Systemic lupus erythematosus (SLE) is an
autoimmune disease known to affect a variety of organ systems. Patients with SLE are more prone to developing common
infections that can mimic the complications of SLE. As such, it is essential to differentiate complications of SLE from
infection to ensure appropriate management and to improve morbidity and mortality of this patient population.
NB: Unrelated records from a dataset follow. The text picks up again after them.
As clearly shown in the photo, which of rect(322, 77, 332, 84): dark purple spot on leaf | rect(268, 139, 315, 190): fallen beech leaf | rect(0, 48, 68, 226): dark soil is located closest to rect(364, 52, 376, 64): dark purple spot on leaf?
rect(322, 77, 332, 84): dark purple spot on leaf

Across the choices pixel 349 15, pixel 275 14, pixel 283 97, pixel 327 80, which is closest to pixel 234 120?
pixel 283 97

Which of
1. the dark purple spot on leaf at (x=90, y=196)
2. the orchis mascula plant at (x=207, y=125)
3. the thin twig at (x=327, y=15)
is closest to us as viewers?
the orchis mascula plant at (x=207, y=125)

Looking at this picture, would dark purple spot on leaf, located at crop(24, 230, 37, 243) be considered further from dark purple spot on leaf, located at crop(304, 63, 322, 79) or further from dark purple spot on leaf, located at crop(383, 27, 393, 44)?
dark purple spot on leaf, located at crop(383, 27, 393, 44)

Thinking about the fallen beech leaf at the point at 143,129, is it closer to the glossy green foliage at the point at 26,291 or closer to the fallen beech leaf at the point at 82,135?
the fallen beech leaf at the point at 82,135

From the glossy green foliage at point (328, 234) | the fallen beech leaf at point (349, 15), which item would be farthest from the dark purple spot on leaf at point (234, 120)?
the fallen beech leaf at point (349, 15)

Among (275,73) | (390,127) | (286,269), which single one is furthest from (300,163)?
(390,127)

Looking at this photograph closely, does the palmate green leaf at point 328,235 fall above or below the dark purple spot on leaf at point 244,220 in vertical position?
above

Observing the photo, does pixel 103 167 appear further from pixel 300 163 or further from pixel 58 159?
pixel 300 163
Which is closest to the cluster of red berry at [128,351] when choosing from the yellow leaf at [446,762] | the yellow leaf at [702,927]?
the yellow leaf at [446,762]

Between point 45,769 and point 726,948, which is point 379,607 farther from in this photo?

Here we present a 24-year-old, Hispanic male, with SLE complicated by dialysis-dependent
end-stage renal disease and
dilated cardiomyopathy. The patient presented to the emergency room with
nausea,
vomiting, and
abdominal pain and admitted to the medicine service. Initial evaluation showed
hypoalbuminemia coupled with elevated
transaminases, INR, and total
bilirubin consistent with
acute liver failure. Further evaluation was negative for viral, toxic, metabolic, or vascular causes of acute failure. The patient was diagnosed with lupus
hepatitis and associated
acute hepatic failure, and started on high dose
prednisone (60 mg daily). Complete resolution of liver function and symptoms was observed within 1 week at follow-up. The patient was readmitted 2 weeks after discharge with left scrotal
pain and swelling after abruptly decreasing the prescribed
prednisone dose 3 days after discharge. Physical exam and scrotal ultrasound in the emergency department were consistent with
epididymitis. Urinalysis, urine culture, and
gonorrhea and chlamydia PCR were all negative. Without evidence of
infection, and upon reconfirmation of low serum
complement levels, the patient was diagnosed with lupus
epididymitis and restarted on high dose
prednisone. Complete resolution of symptoms was attained within 1 week at follow-up. This case emphasizes the importance of differentiating the clinical manifestations of SLE from
infection and the complexity of disease presentation in Hispanic patients.